[Records of questions based on scenes]
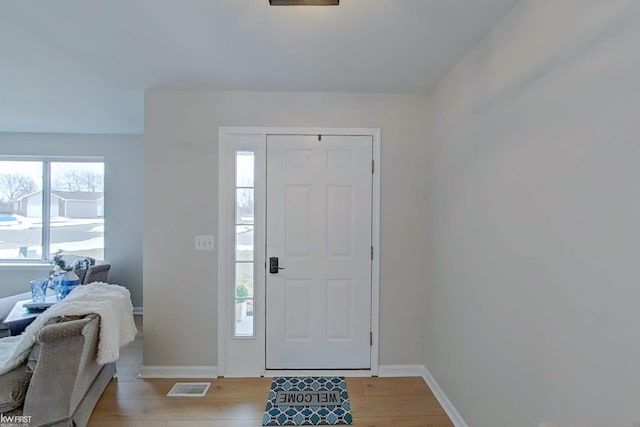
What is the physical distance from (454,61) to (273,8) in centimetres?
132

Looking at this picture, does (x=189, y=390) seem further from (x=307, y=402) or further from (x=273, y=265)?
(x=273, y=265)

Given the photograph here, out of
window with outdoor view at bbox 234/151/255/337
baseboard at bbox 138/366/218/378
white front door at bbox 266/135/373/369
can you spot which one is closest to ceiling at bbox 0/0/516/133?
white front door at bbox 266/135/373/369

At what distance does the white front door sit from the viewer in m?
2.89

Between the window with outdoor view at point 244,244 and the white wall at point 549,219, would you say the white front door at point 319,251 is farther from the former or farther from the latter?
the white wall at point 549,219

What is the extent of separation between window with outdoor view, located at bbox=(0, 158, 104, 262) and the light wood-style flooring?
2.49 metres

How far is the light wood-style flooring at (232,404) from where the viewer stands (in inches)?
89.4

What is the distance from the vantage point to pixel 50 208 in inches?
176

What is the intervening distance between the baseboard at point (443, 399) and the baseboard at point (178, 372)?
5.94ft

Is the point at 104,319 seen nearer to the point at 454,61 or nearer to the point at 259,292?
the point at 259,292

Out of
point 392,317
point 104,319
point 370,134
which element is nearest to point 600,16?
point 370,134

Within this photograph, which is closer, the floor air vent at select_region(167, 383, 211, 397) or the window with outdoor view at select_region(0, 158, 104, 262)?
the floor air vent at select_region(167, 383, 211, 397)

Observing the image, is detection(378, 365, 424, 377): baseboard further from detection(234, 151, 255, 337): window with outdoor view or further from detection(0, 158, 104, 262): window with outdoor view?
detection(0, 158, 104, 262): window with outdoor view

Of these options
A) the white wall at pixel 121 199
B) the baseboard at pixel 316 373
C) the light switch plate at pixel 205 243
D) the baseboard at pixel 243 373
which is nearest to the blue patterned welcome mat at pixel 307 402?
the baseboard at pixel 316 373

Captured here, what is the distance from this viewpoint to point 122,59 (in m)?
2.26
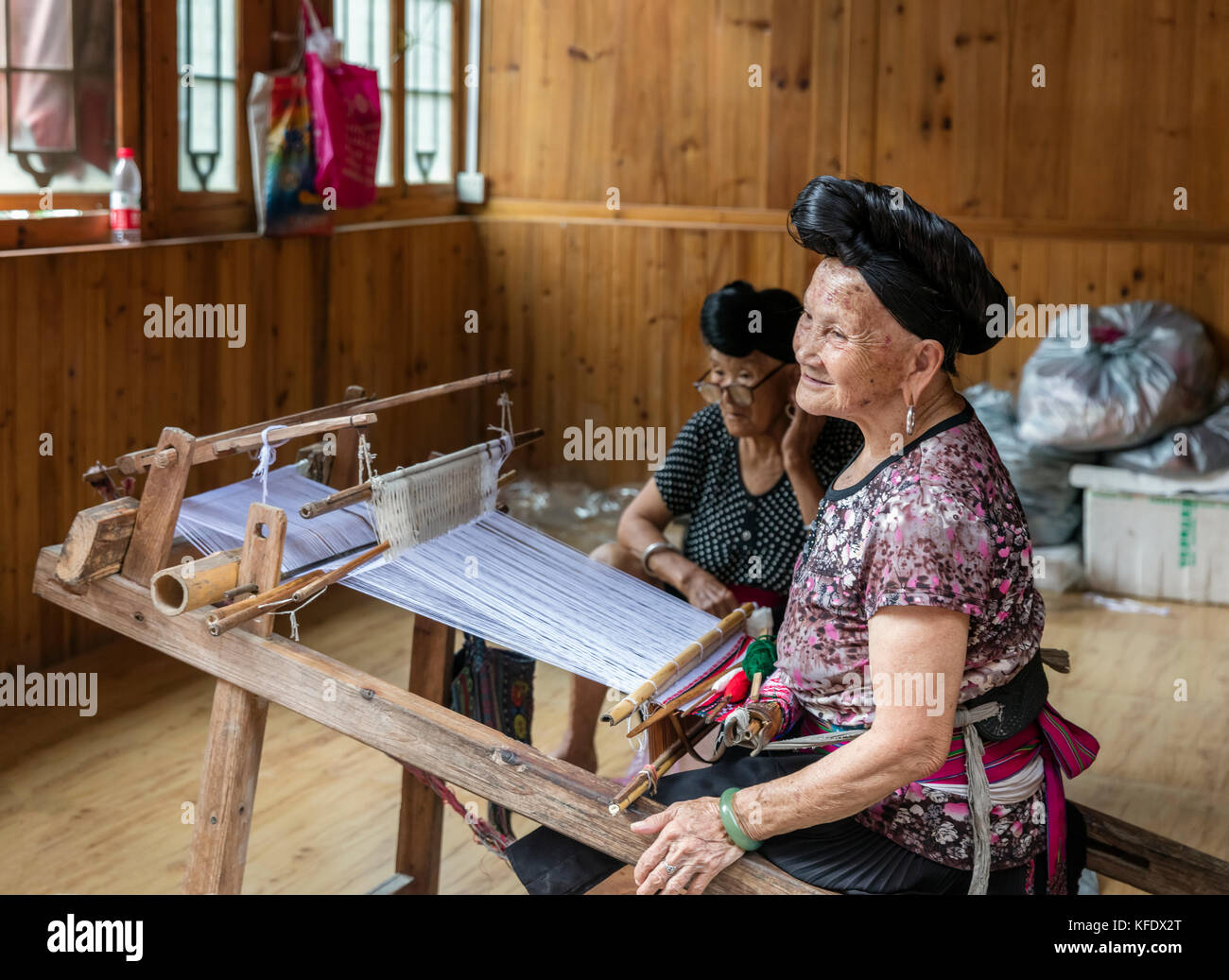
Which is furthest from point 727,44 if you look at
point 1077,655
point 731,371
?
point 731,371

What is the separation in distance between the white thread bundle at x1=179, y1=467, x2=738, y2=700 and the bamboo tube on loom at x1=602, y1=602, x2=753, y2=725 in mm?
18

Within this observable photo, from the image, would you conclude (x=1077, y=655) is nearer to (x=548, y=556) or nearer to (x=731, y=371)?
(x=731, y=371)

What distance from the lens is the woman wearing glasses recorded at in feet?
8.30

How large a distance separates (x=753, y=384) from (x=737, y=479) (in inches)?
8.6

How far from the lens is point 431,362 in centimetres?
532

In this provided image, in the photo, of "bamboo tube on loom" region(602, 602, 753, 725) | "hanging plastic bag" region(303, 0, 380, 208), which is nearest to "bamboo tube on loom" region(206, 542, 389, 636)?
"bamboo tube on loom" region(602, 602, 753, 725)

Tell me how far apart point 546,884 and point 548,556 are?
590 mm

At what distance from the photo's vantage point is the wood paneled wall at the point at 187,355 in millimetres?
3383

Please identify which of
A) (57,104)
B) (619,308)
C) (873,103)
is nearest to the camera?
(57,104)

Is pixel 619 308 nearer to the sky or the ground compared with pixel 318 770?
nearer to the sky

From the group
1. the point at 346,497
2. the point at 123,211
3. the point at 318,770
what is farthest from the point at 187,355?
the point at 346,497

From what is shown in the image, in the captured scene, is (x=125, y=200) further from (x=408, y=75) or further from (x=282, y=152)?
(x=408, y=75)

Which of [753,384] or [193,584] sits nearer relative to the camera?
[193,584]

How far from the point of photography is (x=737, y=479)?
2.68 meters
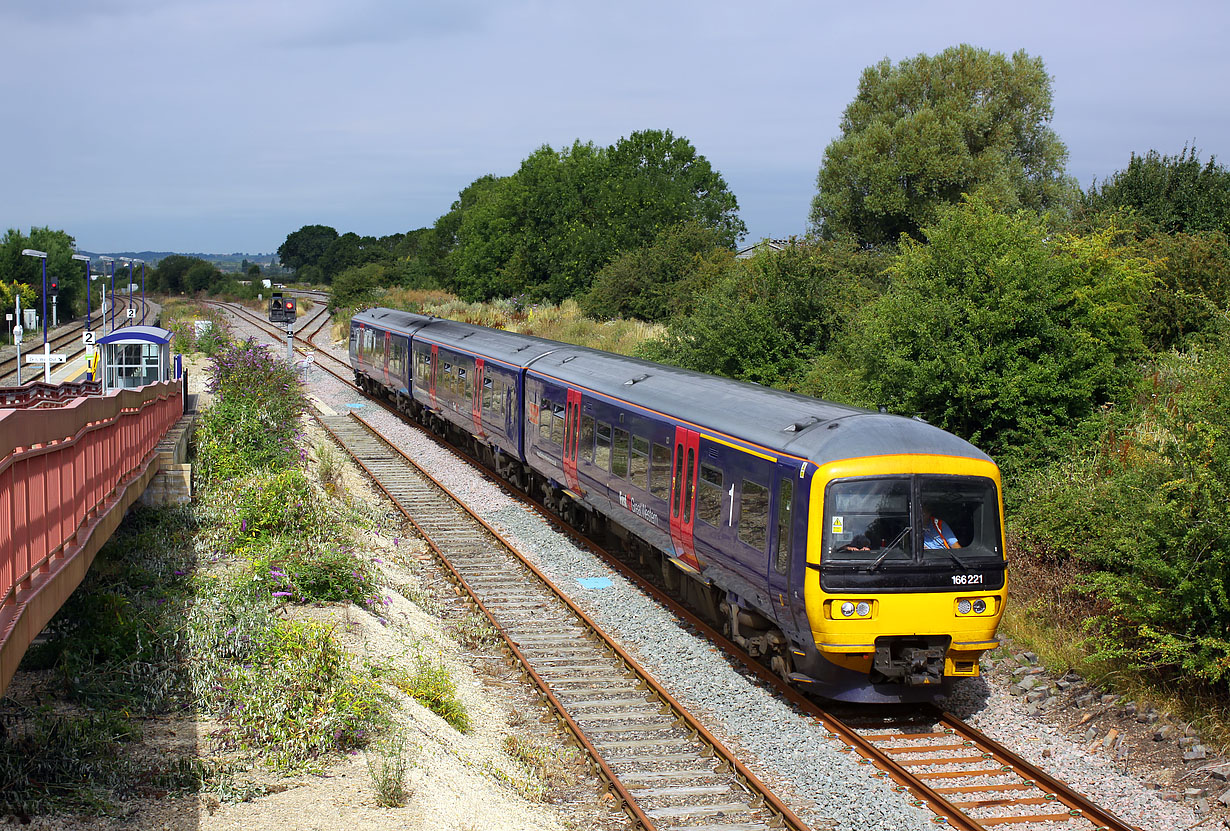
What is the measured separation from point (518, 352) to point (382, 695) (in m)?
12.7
...
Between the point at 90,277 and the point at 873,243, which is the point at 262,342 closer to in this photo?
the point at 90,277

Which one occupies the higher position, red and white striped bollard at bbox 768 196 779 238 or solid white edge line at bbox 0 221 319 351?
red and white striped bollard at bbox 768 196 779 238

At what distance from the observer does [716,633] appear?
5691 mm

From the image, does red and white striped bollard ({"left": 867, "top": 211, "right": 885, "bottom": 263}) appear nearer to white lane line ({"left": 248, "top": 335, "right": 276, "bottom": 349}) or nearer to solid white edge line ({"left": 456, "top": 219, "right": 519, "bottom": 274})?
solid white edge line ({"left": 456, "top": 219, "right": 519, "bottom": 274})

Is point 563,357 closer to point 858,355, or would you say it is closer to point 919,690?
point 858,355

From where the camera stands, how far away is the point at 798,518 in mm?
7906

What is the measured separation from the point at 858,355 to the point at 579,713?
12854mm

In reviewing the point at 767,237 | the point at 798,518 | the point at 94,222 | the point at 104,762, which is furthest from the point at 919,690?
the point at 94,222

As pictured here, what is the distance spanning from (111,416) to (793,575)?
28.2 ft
---
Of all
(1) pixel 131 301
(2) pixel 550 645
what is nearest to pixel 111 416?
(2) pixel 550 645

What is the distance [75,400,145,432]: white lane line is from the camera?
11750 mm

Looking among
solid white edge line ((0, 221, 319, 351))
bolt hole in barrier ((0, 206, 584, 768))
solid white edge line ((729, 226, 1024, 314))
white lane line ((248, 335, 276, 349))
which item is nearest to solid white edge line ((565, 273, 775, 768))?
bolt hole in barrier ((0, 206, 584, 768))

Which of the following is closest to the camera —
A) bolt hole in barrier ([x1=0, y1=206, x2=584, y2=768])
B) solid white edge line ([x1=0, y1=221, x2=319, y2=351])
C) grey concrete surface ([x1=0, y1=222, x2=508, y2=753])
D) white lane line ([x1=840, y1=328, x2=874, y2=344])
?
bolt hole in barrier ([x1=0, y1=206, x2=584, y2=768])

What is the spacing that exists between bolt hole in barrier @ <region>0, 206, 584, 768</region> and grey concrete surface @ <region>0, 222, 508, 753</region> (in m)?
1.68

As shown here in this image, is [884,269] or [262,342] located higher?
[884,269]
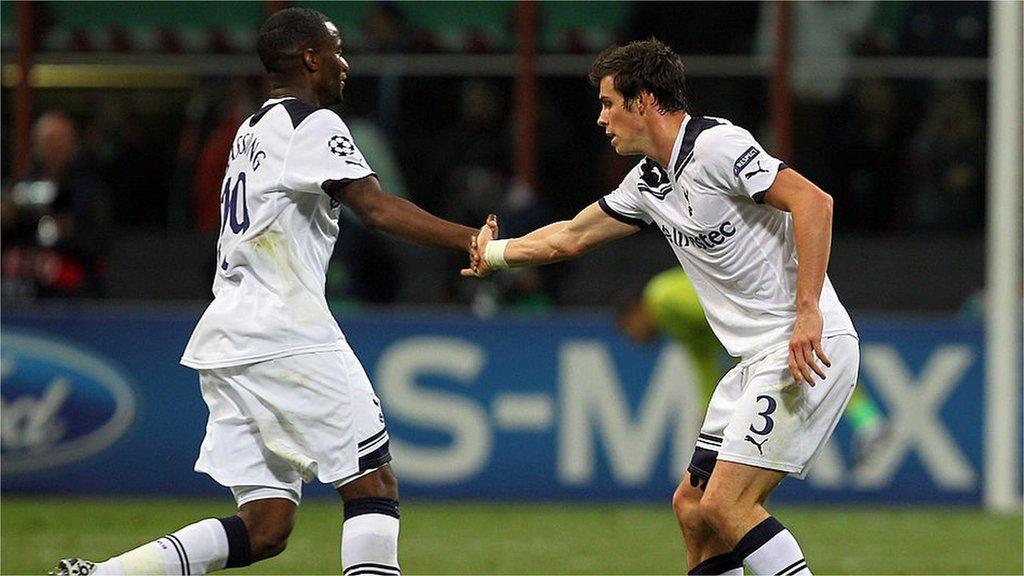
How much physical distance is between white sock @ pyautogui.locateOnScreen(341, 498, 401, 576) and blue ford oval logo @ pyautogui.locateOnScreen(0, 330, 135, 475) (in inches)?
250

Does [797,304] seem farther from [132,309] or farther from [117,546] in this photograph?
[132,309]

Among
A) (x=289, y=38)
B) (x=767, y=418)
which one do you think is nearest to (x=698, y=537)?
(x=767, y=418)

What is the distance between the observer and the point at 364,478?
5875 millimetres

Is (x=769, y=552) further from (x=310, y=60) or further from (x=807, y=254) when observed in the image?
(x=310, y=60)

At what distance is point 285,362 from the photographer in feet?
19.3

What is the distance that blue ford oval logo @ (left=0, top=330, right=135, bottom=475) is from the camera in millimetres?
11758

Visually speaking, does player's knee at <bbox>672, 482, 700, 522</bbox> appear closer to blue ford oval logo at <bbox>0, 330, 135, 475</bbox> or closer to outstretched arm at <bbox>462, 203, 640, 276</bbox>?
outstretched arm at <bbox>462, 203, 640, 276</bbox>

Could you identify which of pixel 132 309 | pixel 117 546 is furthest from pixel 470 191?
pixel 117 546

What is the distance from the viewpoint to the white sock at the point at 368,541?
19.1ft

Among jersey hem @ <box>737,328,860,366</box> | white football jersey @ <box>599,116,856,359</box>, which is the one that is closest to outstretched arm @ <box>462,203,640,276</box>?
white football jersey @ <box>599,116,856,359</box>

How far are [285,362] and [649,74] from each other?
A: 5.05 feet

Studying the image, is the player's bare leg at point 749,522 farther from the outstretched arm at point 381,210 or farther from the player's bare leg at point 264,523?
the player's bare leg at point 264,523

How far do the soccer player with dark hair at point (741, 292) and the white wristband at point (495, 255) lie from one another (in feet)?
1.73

TASK DESCRIPTION: Change "observer" to "viewer" and leave everything else the same in the part of the material that begins at the line containing "Does [797,304] seem" and stops after the line containing "5875 millimetres". Reproduce only those lines.

RESULT FOR THIS EXERCISE:
Does [797,304] seem farther from [132,309] or farther from [117,546] in this photograph?
[132,309]

Among
A) (x=289, y=38)
B) (x=767, y=418)
which one do you think is nearest to (x=698, y=537)?
(x=767, y=418)

What is the distance between the viewer and the point at 364,478?
5875 millimetres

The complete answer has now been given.